Oct 25, 2004 at 12:19 PM Post #10 of 21
Nice set of links, thanks for posting. I read the one about firewire jitter.
I'm not sure I understood all of it. But I think the topology they used
for their "test" circut is not representative of what might exist in a
typical home playback system. They had 15 nodes between the sender and receiver of data. Each node introduces jitter through the reclocking of the relayed data. In a typical home system it is more likely to have just the sender and receiver on the bus, no need for 15 intervening relay nodes (disks would be put on a different firewire bus).

According to this paper:
"8.4.5 For applications with only one destination and with a source, such as a
playback device, that can have it’s transmission rate manipulated the destination
receiver could control the synchronisation. This mode of operation is used in some
consumer audio equipment now in order to avoid jitter from clock recovery circuits.
This control could be based on flow control instructions (software handshaking) or on
the timing of another isochronous “sync-channel” from the signal receiver back to the
signal transmitter."

I wonder if this is being done in most "consumer audio equipment". Specifically I wonder about my m-audio audiophile firewire. This paper was written in 1999. I wonder what, if any, advancements have been made since then...
 
Oct 25, 2004 at 4:02 PM Post #11 of 21
The standard implementation of audio over firewire IEC-61883-6 does to my knowledge only specify an isochronous transfer mode.

However, individual equipment vendors like Pioneer have implemenented proprietary modes that works between their own equipment which are slaving the the source from the clock of the DACs.

I have no knowledge about the M-audio firewire but the link between the PC and the breakout box is probably an M-audio proprietory protocol. Have you asked theor technical support whether it is asynchronous?

Cheers

Thomas
 
Oct 27, 2004 at 9:16 PM Post #12 of 21
To the question on wether the Windows USB Audio System driver supports asynchronous sinks, the answer seems to be yes!

However, there seem to be few devices out there in the market that implement this. Can anyone point to a chip that implements this mode in theor USB audio stack.

Cheers

Thomas
 
Oct 28, 2004 at 7:08 AM Post #13 of 21
Quote:

Originally Posted by thomaspf
To the question on wether the Windows USB Audio System driver supports asynchronous sinks, the answer seems to be yes!

However, there seem to be few devices out there in the market that implement this. Can anyone point to a chip that implements this mode in theor USB audio stack.

Cheers

Thomas



Dallas used to make DS4201. I think that's the one Linux kernel makes reference to. But Dallas was bought out by Maxim. Their product is no more. Info from here.
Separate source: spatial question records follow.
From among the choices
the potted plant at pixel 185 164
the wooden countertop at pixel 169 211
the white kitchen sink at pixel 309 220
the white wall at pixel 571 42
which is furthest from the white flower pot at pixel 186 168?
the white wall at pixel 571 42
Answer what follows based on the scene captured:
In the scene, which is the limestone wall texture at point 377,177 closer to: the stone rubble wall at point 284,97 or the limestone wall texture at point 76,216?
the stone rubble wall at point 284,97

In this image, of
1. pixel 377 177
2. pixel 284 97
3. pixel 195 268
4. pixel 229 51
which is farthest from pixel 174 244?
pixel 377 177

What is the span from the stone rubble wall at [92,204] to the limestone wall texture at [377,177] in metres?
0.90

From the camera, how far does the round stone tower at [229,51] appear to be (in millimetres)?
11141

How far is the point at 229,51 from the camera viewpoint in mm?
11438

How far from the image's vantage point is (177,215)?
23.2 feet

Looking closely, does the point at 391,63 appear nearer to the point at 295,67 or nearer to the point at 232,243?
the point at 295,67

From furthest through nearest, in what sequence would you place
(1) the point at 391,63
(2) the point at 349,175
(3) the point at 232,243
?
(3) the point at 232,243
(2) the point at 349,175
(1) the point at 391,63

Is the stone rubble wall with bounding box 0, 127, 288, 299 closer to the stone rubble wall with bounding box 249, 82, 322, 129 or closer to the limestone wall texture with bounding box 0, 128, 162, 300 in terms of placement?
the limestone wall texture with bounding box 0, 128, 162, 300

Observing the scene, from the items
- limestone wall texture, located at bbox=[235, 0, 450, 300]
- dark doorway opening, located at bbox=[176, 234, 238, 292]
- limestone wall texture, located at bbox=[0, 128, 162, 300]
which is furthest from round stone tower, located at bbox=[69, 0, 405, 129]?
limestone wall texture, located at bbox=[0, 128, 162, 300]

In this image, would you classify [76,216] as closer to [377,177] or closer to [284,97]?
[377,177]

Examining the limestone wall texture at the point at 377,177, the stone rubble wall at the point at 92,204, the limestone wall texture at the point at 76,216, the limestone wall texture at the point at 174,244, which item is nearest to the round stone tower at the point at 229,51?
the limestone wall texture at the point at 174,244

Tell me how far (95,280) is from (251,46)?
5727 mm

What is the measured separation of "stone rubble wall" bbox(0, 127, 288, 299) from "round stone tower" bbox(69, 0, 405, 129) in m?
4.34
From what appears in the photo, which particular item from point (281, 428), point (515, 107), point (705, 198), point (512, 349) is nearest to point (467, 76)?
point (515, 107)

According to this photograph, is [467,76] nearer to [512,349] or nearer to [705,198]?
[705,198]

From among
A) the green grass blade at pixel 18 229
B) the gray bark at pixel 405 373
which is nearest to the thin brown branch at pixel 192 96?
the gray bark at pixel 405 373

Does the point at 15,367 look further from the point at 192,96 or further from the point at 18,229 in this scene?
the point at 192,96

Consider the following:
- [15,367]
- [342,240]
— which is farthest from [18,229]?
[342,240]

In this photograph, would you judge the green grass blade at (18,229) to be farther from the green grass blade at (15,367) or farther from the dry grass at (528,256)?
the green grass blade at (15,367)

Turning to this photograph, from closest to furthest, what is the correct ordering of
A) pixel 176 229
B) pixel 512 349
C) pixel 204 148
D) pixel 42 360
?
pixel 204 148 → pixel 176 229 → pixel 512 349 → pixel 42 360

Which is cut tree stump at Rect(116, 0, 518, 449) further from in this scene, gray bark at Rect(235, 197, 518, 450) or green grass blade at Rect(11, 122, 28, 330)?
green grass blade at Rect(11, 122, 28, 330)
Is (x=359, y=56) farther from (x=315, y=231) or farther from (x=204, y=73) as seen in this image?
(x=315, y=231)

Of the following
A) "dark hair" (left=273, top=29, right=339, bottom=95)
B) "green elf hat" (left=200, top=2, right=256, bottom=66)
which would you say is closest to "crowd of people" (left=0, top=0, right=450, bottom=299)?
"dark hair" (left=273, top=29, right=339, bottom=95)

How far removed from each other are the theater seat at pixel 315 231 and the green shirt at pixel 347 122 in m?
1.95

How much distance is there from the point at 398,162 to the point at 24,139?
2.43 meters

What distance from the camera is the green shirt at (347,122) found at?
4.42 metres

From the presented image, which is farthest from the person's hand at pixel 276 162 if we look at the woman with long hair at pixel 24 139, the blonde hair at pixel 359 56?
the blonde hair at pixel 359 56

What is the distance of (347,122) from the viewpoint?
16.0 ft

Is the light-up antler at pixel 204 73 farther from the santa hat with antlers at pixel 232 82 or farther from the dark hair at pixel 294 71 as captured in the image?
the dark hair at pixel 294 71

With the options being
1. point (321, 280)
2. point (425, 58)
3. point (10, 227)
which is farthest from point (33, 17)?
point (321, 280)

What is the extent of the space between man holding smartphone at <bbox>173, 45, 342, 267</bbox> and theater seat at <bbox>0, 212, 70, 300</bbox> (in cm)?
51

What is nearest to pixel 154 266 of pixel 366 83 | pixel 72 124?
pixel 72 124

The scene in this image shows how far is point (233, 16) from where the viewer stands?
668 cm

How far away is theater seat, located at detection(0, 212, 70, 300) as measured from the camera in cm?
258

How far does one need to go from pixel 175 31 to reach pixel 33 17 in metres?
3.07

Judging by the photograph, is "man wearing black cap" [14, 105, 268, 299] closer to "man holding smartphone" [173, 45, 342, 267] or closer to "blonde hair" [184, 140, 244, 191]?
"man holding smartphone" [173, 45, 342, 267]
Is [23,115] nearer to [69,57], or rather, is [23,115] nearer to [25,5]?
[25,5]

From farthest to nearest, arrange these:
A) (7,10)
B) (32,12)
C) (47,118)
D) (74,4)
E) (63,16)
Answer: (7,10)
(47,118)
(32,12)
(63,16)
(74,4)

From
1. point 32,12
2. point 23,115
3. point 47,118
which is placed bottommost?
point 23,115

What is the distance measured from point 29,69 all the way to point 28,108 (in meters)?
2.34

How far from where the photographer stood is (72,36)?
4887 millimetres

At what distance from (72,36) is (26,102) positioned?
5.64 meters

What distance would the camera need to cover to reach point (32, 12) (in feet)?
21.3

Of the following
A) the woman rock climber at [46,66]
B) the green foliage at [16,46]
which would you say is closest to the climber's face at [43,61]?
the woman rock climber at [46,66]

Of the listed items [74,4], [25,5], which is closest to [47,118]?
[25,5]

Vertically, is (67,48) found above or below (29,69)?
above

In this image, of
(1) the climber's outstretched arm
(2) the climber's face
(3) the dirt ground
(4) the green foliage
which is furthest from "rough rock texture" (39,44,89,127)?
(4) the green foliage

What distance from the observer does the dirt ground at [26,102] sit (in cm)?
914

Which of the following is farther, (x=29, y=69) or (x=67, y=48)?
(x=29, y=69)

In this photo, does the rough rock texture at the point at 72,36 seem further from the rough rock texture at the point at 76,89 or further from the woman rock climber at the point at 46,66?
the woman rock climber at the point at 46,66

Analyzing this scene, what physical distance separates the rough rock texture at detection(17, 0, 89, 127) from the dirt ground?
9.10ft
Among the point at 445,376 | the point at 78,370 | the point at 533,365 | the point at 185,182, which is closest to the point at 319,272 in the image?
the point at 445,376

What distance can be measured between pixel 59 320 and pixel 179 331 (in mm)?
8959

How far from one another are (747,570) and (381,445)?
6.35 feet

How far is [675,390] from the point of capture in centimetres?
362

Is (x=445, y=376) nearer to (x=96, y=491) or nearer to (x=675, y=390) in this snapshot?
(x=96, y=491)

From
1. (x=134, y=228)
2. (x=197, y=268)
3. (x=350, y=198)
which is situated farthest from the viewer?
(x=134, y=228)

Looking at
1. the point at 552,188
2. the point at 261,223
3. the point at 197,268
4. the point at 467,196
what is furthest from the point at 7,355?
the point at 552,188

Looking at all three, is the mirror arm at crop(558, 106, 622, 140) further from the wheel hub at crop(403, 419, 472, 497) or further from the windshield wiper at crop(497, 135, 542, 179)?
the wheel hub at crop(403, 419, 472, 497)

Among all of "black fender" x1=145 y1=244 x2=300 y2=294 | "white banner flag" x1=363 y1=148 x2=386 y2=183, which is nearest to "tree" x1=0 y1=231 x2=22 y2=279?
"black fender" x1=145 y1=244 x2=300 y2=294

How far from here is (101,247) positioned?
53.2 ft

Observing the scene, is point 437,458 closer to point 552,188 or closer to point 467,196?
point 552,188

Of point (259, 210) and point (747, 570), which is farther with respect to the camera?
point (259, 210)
Don't know any existing chips.

EDIT: Maxim only makes cheap DACs. All their 16bit DACs talk SPI (Motorola) protocol. This is overkill for a DAC because you don't need two way communication. But it can be interfaced with Motorola microcontrollers easily.
I think they target mobile phones and stuff like that.
 
Oct 28, 2004 at 9:34 PM Post #15 of 21
I've been waiting to get my hands on this information. Actually, waiting is the keyword here, as I can clearly see that I didn't look hard enough!
Anyway, I think this thread deserves to be a sticky one. And BTW, it would be great if people just kept posting more links to good documents like these.